Source passage:
San Remo — The Riviera's Living City
- 4B Travel Guide
- May 21
- 12 min read
Updated: 3 days ago
4B Travel Guide | Liguria · Italian Riviera
San Remo (Sanremo) is the Italian Riviera at full volume. Where Bordighera whispers, San Remo sings — literally, as the home of the Festival della Canzone Italiana, the song contest that has shaped Italian pop music for seventy years. This is a city of grand Belle Époque ambition: a casino that belongs in a film set, a seafront of monumental palm-lined elegance, and behind it all, one of the most atmospheric medieval old towns in Liguria — La Pigna — climbing its steep hill in tight spirals of vaulted lanes that most visitors never find.

Special Info: We visited in May, and we were lucky enough to be guided by local friends who knew every corner of the city and every table worth sitting at. Their company, their hints, and their generosity made San Remo reveal itself in ways no guidebook can fully replicate.

4BTravelGuide Photos San Remo: https://photos.app.goo.gl/UkEY3WHj6ki5ChHt5
Tour Summary
San Remo is an excellent multi-day destination in its own right.

The city rewards those who go beyond the lungomare and the casino — into La Pigna, into the flower market, into the back-street bars where locals drink Rossese and talk football. With the right company and enough time, it gives back considerably more than it first appears to offer.

Source data:

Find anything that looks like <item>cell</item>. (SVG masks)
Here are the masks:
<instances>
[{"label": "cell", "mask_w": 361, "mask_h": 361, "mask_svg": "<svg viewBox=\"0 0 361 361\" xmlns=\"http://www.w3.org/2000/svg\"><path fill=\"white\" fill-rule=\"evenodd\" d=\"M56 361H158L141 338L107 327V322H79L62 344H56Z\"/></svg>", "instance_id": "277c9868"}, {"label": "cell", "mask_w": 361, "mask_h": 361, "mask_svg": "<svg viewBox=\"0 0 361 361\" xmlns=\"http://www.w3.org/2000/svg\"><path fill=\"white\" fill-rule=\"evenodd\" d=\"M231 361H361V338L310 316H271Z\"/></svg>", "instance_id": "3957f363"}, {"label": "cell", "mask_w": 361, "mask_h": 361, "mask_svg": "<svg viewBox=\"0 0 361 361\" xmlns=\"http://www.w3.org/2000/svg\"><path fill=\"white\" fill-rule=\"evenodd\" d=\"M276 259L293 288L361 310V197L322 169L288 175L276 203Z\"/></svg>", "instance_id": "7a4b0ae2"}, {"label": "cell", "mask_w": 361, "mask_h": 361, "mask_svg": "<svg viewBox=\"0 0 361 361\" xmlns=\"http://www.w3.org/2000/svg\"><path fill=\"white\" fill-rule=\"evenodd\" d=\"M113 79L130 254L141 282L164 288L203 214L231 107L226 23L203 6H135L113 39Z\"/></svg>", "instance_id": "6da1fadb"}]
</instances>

Prompt: Reproduce the passage from the San Remo travel guide between "4BTravelGuide Photos San" and "appears to offer.", inclusive.

Task answer:
4BTravelGuide Photos San Remo: https://photos.app.goo.gl/UkEY3WHj6ki5ChHt5
Tour Summary
San Remo is an excellent multi-day destination in its own right.

The city rewards those who go beyond the lungomare and the casino — into La Pigna, into the flower market, into the back-street bars where locals drink Rossese and talk football. With the right company and enough time, it gives back considerably more than it first appears to offer.